The Oka is fed primarily by snow: 59 percent of the annual flow at Orel and 65 percent at Murom. Rain accounts for a little more than 20 percent, and subterranean waters for less than 20 percent. The mean flow rate at Orel is 18.8 cu m per sec; at Kaluga, 296; and at the river’s mouth, 1,300. The maximum flow rate is, respectively, 2,100, 12,600, and 20,000 cu m per sec. There is high water in April and May in the upper reaches, lasting until the beginning of June in the lower course. Low water occurs in the summer and winter; there are flash floods in the autumn. During the spring, 78 percent of the annual flow occurs in the upper course and 73 percent in the lower course; 7–8 percent of the annual flow occurs in the summer, 8–10 percent in the autumn, and 7–9 percent in the winter.
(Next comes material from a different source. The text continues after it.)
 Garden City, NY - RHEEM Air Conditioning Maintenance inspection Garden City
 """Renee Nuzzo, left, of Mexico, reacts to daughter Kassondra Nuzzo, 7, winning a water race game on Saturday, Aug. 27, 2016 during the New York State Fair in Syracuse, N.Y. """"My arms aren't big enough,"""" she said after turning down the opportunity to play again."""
The upper Oka freezes between November and the beginning of January, and the lower Oka between late October and December. In the upper course the ice breaks up in late March or in April, and in the lower course by the beginning of May. The period of ice movement lasts from one to 20 days; in the lower course it lasts up to 15 days.
The Oka is navigable from the city of Chekalin, a total distance of 1,200 km. Above Riazan’ it has locks: the Beloomut and Kuz’minskoe dams. The principal freight transported on the river includes building materials, lumber, coal, petroleum products, grain, and machines. There is local passenger service below Kaluga, and passenger ships travel along the river between the mouth of the Moskva River and Gorky. There are two cruises: the Moscow-Ufa cruise and the Moscow-Gorky-Yaroslavl-Rybinsk-Moscow cruise; the latter is called the Moscow Round-the-World Tour. There is fishing for sterlet, ide (Leuciscus idus), sheatfish (Silurus glanis), pike, European bream, and perch (Perca fluviatilis). Among the cities on the Oka are Orel, Belev, Chekalin, Kaluga, Aleksin, Tarusa, Serpukhov, Kashira, Ozery, Kolomna, Riazan’, Kasimov, Murom, Pavlovo, Gor-batov, Dzerzhinsk, and Gorky.
REFERENCESSokolovskii, Iu. E. Po Oke: Putevoditel’. Moscow, 1964.
Domanitskii, A. P., R. G. Dubrovina, and A. I. Isaeva. Reki i ozera Sovetskogo Soiuza. Leningrad, 1971.
K. G. TIKHOTSKII
(also Akha), a river in the Buriat ASSR and Irkutsk Oblast, RSFSR, a left tributary of the Angara River. The Oka empties into the Bratsk Reservoir, whose backwater extends for more than 300 km.
The Oka measures 630 km long and drains an area of 34,000 sq km. Originating in Lake Oka, at the foothills of the Munku-Sardyk in Vostochnyi Saian, it flows at first through an inter-montane basin and then in a narrow valley, crossing the ranges of Vostochnyi Saian and forming impassable rapids. The lower course passes through the Irkutsk-Cheremkhovo Plain.
The Oka is fed primarily by rain; its mean flow rate is 274 cu m per sec. The river freezes in late October or early November, and the ice breaks up in late April or early May. The river is used for floating timber. The city of Zima is on the Oka.